═══ Provided text
A gauge of Hong Kong's bank funding costs spiked to its highest level in more than a month this week, as investors and financial institutions stashed away cash in anticipation of a massive secondary listing by Alibaba Group Holding in the city.
Alibaba, the parent company of the South China Morning Post, won approval this week to sell up to US$15 billion of shares on the Hong Kong stock exchange, five years after it chose New York over the city for a record US$25 billion initial public offering. The listing would the biggest globally this year, beating Uber Technologies' US$8.1 billion IPO in New York in May.
The one-week Hong Kong interbank offered rate (Hibor) jumped 63 basis points to 1.92 per cent on Monday and stood at 2.57 per cent on Wednesday.
The one-week Hibor had not topped 2 per cent since September 30 when Budweiser Brewing Company APAC's shares debuted following its US$5.8 billion IPO. At the time, the Budweiser IPO was the biggest offering on the Hong Kong stock exchange this year.
The two-week Hibor rose 58 basis points to 2.09 per cent on Monday, its highest level since the end of September. It topped 2.64 per cent on Wednesday.
DBS economist Samuel Tse said the recent spike in the Hibor was driven partly as a result "of banks, of financial institutions, of investors holding their money" to prepare for the Alibaba listing.
"The Alibaba IPO is a giant IPO," Tse said. "That will tighten liquidity."
══════
▸ To be done
(a) List every US dollar amount that appears in the article on Hong Kong bank funding costs.
(b) From the article on Hong Kong bank funding costs, quote everything from "The one-week Hong" down to "the Alibaba listing.".
═══ Data rows
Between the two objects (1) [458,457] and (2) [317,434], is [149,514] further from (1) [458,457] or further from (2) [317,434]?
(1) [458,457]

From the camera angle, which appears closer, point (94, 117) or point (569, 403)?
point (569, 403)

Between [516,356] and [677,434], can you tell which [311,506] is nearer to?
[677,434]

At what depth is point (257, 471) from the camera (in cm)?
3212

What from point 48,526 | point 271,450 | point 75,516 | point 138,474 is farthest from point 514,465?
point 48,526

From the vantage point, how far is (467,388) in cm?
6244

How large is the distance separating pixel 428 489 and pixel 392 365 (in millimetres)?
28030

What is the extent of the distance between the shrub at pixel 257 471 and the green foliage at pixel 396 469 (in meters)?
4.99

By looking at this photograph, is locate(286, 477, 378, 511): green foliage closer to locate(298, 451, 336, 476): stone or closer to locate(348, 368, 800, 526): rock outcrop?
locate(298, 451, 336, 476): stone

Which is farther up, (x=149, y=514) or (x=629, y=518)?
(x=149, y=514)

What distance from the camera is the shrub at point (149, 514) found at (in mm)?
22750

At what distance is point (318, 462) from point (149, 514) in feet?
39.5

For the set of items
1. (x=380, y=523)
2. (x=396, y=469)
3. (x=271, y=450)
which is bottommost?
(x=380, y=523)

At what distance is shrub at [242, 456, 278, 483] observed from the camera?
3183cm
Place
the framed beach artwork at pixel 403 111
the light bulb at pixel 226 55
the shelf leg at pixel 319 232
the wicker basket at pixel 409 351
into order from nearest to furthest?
══════
▸ Answers to the problems
(a) US$15 billion, US$25 billion, US$8.1 billion, US$5.8 billion

(b)
The one-week Hong Kong interbank offered rate (Hibor) jumped 63 basis points to 1.92 per cent on Monday and stood at 2.57 per cent on Wednesday.
The one-week Hibor had not topped 2 per cent since September 30 when Budweiser Brewing Company APAC's shares debuted following its US$5.8 billion IPO. At the time, the Budweiser IPO was the biggest offering on the Hong Kong stock exchange this year.
The two-week Hibor rose 58 basis points to 2.09 per cent on Monday, its highest level since the end of September. It topped 2.64 per cent on Wednesday.
DBS economist Samuel Tse said the recent spike in the Hibor was driven partly as a result "of banks, of financial institutions, of investors holding their money" to prepare for the Alibaba listing.